◆ EXERCISE AIM: Below you will find a set of lines. Repeat them all exactly.

◆ DATA:
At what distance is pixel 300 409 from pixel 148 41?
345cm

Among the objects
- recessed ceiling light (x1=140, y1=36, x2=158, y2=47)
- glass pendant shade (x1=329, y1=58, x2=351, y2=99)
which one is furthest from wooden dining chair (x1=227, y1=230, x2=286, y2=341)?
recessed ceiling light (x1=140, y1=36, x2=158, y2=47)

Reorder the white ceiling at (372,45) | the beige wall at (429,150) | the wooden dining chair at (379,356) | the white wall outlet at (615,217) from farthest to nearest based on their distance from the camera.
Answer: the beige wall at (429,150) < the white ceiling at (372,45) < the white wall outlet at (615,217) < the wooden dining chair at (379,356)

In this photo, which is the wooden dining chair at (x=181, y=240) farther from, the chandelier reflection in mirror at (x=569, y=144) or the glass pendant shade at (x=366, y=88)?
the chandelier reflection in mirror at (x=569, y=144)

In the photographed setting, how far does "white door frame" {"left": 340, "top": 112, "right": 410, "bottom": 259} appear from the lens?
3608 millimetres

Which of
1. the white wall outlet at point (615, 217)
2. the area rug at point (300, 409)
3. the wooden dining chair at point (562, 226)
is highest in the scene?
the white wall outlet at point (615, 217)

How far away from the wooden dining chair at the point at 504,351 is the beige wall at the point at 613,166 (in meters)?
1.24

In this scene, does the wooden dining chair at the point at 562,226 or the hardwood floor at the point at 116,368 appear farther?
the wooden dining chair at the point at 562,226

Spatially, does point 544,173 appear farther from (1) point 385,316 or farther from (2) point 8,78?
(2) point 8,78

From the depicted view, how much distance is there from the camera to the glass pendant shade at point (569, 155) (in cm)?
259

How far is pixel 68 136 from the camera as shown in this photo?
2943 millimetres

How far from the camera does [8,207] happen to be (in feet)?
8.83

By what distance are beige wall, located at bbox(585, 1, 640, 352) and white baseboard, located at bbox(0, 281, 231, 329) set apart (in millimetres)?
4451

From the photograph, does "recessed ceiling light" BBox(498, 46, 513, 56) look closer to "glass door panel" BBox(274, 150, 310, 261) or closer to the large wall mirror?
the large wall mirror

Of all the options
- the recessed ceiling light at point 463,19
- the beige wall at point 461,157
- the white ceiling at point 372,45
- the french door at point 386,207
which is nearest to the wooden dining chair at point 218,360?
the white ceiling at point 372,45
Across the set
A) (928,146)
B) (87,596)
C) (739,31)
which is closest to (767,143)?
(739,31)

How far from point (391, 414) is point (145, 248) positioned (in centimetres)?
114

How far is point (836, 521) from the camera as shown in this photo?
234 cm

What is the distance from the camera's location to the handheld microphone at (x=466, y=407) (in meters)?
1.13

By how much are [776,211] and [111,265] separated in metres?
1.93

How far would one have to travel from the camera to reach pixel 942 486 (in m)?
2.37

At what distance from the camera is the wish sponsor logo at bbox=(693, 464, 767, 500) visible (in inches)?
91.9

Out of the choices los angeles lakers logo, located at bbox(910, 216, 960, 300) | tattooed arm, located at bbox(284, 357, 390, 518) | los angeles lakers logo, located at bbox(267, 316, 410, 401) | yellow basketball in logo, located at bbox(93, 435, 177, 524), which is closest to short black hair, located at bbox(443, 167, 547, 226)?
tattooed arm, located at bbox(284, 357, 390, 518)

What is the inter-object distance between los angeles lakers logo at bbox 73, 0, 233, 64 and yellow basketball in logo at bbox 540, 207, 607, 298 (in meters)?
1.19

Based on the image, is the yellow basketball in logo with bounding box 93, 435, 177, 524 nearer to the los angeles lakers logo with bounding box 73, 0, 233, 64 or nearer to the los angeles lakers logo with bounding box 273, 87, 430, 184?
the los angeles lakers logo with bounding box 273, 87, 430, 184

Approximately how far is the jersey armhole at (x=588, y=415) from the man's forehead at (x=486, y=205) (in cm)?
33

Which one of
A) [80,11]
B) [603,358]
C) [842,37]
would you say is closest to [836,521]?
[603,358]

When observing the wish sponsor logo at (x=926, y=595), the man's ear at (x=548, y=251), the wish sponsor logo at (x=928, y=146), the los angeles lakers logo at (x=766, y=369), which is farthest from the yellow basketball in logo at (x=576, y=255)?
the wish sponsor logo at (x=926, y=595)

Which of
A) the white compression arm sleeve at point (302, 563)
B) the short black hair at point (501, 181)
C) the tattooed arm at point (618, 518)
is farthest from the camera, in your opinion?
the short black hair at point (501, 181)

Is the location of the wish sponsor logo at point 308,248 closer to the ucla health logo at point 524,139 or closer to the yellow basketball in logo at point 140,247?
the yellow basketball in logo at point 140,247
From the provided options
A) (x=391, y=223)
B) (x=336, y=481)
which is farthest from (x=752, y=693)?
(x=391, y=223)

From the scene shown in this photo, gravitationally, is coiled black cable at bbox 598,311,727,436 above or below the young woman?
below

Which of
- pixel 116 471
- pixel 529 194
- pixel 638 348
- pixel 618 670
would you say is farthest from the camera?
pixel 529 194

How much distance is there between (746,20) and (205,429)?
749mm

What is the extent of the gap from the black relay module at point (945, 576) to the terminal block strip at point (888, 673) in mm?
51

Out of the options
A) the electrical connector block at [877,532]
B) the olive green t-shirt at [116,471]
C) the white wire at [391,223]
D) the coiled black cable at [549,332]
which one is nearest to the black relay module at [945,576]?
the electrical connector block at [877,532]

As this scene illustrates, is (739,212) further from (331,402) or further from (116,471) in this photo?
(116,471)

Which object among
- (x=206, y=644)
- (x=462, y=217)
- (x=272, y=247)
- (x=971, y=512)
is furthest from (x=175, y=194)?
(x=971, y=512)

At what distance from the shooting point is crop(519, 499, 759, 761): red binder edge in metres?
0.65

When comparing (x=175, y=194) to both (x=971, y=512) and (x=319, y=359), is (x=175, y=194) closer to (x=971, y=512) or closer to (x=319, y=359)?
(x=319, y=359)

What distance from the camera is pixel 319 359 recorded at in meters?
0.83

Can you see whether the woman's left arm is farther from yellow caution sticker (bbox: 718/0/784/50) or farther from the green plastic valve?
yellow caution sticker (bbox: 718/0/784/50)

◆ FINAL RESULT:
At what distance is pixel 300 409 from pixel 148 41?
345cm

Among the objects
- recessed ceiling light (x1=140, y1=36, x2=158, y2=47)
- glass pendant shade (x1=329, y1=58, x2=351, y2=99)
which one is furthest from wooden dining chair (x1=227, y1=230, x2=286, y2=341)?
recessed ceiling light (x1=140, y1=36, x2=158, y2=47)

Reorder the white ceiling at (372,45) | the beige wall at (429,150) | the wooden dining chair at (379,356) | the white wall outlet at (615,217) from farthest to nearest based on their distance from the camera.
Answer: the beige wall at (429,150) < the white ceiling at (372,45) < the white wall outlet at (615,217) < the wooden dining chair at (379,356)

In this photo, which is the wooden dining chair at (x=181, y=240) farther from, the chandelier reflection in mirror at (x=569, y=144) or the glass pendant shade at (x=366, y=88)?
the chandelier reflection in mirror at (x=569, y=144)

In the photographed setting, how far does "white door frame" {"left": 340, "top": 112, "right": 410, "bottom": 259} appear from the lens?
3608 millimetres

Which of
1. the white wall outlet at point (615, 217)
2. the area rug at point (300, 409)
3. the wooden dining chair at point (562, 226)
is highest in the scene?
the white wall outlet at point (615, 217)

How far away from the wooden dining chair at the point at 504,351 is the beige wall at the point at 613,166 (in meters)?
1.24

In this scene, does the wooden dining chair at the point at 562,226 or the hardwood floor at the point at 116,368 appear farther?
the wooden dining chair at the point at 562,226

Spatially, does point 544,173 appear farther from (1) point 385,316 or farther from (2) point 8,78?
(2) point 8,78

From the depicted view, how much distance is there from the camera to the glass pendant shade at point (569, 155) (in cm)?
259

How far is pixel 68 136 from the camera as shown in this photo?
2943 millimetres

How far from the camera does [8,207] happen to be (in feet)?
8.83

By what distance are beige wall, located at bbox(585, 1, 640, 352) and white baseboard, located at bbox(0, 281, 231, 329) set apart (in millimetres)?
4451

From the photograph, does "recessed ceiling light" BBox(498, 46, 513, 56) look closer to "glass door panel" BBox(274, 150, 310, 261) or closer to the large wall mirror?
the large wall mirror

Of all the options
- the recessed ceiling light at point 463,19
- the beige wall at point 461,157
- the white ceiling at point 372,45
- the french door at point 386,207
which is nearest to the wooden dining chair at point 218,360?
the white ceiling at point 372,45
Across the set
A) (928,146)
B) (87,596)
C) (739,31)
which is closest to (767,143)?
(739,31)

How far from point (391, 414) is point (145, 248) positioned (in centimetres)?
114

How far is point (836, 521) from the camera as shown in this photo?
234 cm

What is the distance from the camera's location to the handheld microphone at (x=466, y=407) (in meters)?
1.13

By how much are [776,211] and [111,265] separated in metres?
1.93

How far would one have to travel from the camera to reach pixel 942 486 (in m)?
2.37

At what distance from the camera is the wish sponsor logo at bbox=(693, 464, 767, 500) visible (in inches)?
91.9

Out of the choices los angeles lakers logo, located at bbox(910, 216, 960, 300) | tattooed arm, located at bbox(284, 357, 390, 518) | los angeles lakers logo, located at bbox(267, 316, 410, 401) | yellow basketball in logo, located at bbox(93, 435, 177, 524), which is closest to short black hair, located at bbox(443, 167, 547, 226)?
tattooed arm, located at bbox(284, 357, 390, 518)

What is the inter-object distance between los angeles lakers logo at bbox 73, 0, 233, 64 and yellow basketball in logo at bbox 540, 207, 607, 298 (in meters)?
1.19

Based on the image, is the yellow basketball in logo with bounding box 93, 435, 177, 524 nearer to the los angeles lakers logo with bounding box 73, 0, 233, 64 or nearer to the los angeles lakers logo with bounding box 273, 87, 430, 184?
the los angeles lakers logo with bounding box 273, 87, 430, 184

Approximately how far is the jersey armhole at (x=588, y=415) from the man's forehead at (x=486, y=205) (in cm)?
33

Which one of
A) [80,11]
B) [603,358]
C) [842,37]
would you say is closest to [836,521]?
[603,358]

When observing the wish sponsor logo at (x=926, y=595), the man's ear at (x=548, y=251), the wish sponsor logo at (x=928, y=146), the los angeles lakers logo at (x=766, y=369), which is farthest from the yellow basketball in logo at (x=576, y=255)?
the wish sponsor logo at (x=926, y=595)

Which of
A) the white compression arm sleeve at point (302, 563)
B) the short black hair at point (501, 181)
C) the tattooed arm at point (618, 518)
is farthest from the camera, in your opinion?
the short black hair at point (501, 181)

Is the location of the wish sponsor logo at point 308,248 closer to the ucla health logo at point 524,139 or closer to the yellow basketball in logo at point 140,247?
the yellow basketball in logo at point 140,247
From the provided options
A) (x=391, y=223)
B) (x=336, y=481)
which is farthest from (x=752, y=693)?
(x=391, y=223)

From the scene shown in this photo, gravitationally, is coiled black cable at bbox 598,311,727,436 above or below the young woman?
below

Which of
- pixel 116 471
- pixel 529 194
- pixel 638 348
- pixel 618 670
would you say is farthest from the camera?
pixel 529 194

How much distance is there between (746,20) and (205,429)?
749mm

What is the extent of the gap from the black relay module at point (945, 576) to the terminal block strip at point (888, 673) in mm?
51

Out of the options
A) the electrical connector block at [877,532]
B) the olive green t-shirt at [116,471]
C) the white wire at [391,223]
D) the coiled black cable at [549,332]
which one is nearest to the black relay module at [945,576]?
the electrical connector block at [877,532]

As this scene illustrates, is (739,212) further from (331,402) or further from (116,471) in this photo?
(116,471)

Which object among
- (x=206, y=644)
- (x=462, y=217)
- (x=272, y=247)
- (x=971, y=512)
is furthest from (x=175, y=194)?
(x=971, y=512)

At what distance from the shooting point is crop(519, 499, 759, 761): red binder edge in metres?
0.65

When comparing (x=175, y=194) to both (x=971, y=512) and (x=319, y=359), is (x=175, y=194) closer to (x=971, y=512) or closer to (x=319, y=359)?
(x=319, y=359)

What distance from the camera is pixel 319 359 recorded at in meters?
0.83

Can you see whether the woman's left arm is farther from yellow caution sticker (bbox: 718/0/784/50) or farther from the green plastic valve?
yellow caution sticker (bbox: 718/0/784/50)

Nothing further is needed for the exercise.